Иными словами, дело Верховного суда над главой Русской поместной церкви отдавалось в руки преданного анафеме и отлученного от лона Церкви проходимца.  Получили приглашение на Собор и восточные иерархи, которые, по глубокому убеждению, царя, только одни и могли, определив степень   вины Никона, вынести справедливое решение и указать Русской церкви правильный путь, по которому ей предстояло развиваться в будущем.
Однако Константинопольский и Иерусалимский патриархи, заняв принципиальную позицию, категорически отказались участвовать в судилище над патриархом Никоном, резонно заявив, что низложение русского Первосвятителя — это не их дело, а прерогатива Русской поместной церкви.
Зато два других патриарха – Антиохийский Макарий и Александрийский Паисий, соблазненные высокими гонорарами, оказались менее щепетильными в вопросах чести и после недолгих колебаний приняли приглашение.
Но едва только весть об их согласии участвовать в позорном процессе по делу   Никона дошла до Константинополя, как Константинопольский Парфений 1У, пользуясь своими полномочиями главенствующего патриарха Восточной Церкви, объявил Антиохийский и Александрийский патриаршие престолы вакантными.  Не менее сурово обошелся с корыстолюбцами и Синод греческих епископов, который, лишив Макария и Паисия священства, избрал новых патриархов. Таким образом, к началу работы Собора оба грека – и Макарий и Паисий прибыли в Москву не титулованными архиереями, а частными лицами.
Но обо всем об этом царь Алексей Михайлович узнал много позже!
А на тот момент его волновало только одно, как эти высокородные господа в патриарших сутанах отреагируют на сообщение о том, что роль   председательствующего на Соборе отведена человеку с запятнанной репутацией - Паисию Лигариду.
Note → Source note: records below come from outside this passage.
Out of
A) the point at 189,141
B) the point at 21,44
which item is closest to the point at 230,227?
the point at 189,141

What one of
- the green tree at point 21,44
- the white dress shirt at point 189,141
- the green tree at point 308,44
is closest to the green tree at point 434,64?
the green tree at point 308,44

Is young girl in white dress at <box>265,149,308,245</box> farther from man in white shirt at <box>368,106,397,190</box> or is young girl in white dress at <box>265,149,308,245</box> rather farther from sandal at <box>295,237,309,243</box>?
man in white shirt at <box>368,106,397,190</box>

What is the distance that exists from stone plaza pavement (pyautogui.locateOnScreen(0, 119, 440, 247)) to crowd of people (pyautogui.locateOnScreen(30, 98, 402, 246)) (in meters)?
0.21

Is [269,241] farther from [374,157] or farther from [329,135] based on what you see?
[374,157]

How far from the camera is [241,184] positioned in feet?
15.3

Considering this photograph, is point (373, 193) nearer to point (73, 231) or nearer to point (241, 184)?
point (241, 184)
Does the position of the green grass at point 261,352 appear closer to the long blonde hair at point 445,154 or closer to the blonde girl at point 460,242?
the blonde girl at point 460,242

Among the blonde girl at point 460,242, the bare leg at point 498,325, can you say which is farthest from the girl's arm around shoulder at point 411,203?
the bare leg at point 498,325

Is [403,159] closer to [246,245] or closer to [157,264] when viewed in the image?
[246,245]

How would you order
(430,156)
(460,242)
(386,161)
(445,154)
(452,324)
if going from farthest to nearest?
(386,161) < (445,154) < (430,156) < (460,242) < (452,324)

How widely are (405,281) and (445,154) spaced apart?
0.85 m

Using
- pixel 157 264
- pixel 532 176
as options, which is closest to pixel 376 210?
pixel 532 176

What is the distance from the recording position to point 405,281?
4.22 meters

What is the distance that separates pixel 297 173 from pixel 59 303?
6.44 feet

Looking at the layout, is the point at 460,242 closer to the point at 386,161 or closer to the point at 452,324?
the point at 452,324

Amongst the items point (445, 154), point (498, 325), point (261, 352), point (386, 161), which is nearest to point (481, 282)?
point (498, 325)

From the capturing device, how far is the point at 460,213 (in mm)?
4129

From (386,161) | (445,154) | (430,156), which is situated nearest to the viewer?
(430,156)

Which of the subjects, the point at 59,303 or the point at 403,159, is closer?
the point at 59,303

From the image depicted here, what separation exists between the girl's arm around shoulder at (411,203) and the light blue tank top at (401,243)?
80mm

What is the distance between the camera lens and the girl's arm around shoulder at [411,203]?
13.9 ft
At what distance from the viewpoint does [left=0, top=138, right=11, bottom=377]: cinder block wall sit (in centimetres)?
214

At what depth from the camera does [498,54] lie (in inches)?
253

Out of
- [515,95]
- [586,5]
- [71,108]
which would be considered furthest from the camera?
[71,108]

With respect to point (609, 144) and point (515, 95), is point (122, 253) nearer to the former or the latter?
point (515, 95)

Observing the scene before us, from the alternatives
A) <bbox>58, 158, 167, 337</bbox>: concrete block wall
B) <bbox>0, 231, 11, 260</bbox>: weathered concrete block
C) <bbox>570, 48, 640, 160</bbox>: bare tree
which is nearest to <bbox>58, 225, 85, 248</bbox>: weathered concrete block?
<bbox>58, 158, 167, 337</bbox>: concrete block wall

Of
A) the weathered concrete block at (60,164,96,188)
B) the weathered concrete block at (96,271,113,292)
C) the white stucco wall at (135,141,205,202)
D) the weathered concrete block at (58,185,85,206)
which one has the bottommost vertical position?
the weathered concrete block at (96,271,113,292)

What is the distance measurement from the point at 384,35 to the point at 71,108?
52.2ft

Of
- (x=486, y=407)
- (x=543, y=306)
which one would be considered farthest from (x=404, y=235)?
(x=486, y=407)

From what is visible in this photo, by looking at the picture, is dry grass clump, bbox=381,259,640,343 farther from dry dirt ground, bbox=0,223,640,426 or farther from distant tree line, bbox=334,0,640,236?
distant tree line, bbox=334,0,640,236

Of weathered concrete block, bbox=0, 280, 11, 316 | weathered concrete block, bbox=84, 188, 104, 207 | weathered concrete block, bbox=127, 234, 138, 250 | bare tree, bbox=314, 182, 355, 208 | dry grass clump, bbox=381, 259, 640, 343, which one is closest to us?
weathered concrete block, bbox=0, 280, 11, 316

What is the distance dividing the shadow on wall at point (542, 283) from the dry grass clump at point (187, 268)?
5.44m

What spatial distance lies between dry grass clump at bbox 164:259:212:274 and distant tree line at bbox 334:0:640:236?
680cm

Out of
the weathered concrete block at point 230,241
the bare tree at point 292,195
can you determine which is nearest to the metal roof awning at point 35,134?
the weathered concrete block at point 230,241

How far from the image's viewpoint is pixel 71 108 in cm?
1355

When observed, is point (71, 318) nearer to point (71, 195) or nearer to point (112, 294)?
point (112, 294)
Не отвернутся ли они от него?
Не оскорбятся ли? 
И тогда, дабы исключить подобный инцидент, Алексей отправил одного из своих самых ловких и пронырливых дьяков - дьяка Мелетия в Астрахань, чтобы тот, перехватив обоз иноземцев, смог уговорить Паисия и Макария не затевать склоки с Лигаридом.  А для того, чтобы патриархи, чего доброго, не развернули оглобли в обратную сторону, царь подкрепил свою просьбу увесистыми кошельками, наполненными золотыми монетами.
Интрига, затеянная царем Алексеем Михайловичем против патриарха Никона, стоила царской казне немалых расходов!
Впрочем, Мелетий отлично справился с поставленной перед ним задачей! И пока заморские имяреки, выгодно продавшие свое патриаршее достоинство, добирались по санному пути в Москву, царь, желая привлечь к судьбе Никона русский епископат, созвал в феврале 1666 года Поместный Церковный собор.
Но и на этот раз, принимая во внимание давность событий, раскаяние Никона, его готовность признать власть и авторитет нового главы Церкви, а также согласие не появляться в столице, Собор постановил оставить Никону и сан, и Новый Иерусалим.
Однако подобное либеральное решение Собора было вызвано отнюдь не состраданием к гонимому старцу, а куда более вескими и прагматичными причинами. Церковь очень даже устраивало настоящее поведение Никона, который давно отказался от церковной реформы, а главное проповедовал идею о превосходстве Церкви над Царством.
Ни для кого не было секретом и то, что все издания Иверского печатного двора, расположенного на территории Нового Иерусалима, были сделаны исключительно со старых дореформенных образцов. Восхитило высокое собрание и последнее слово обвиняемого, который, публично отрекаясь от своих прошлых заблуждений, отозвался о греческих книгах, как об испорченных еретиками.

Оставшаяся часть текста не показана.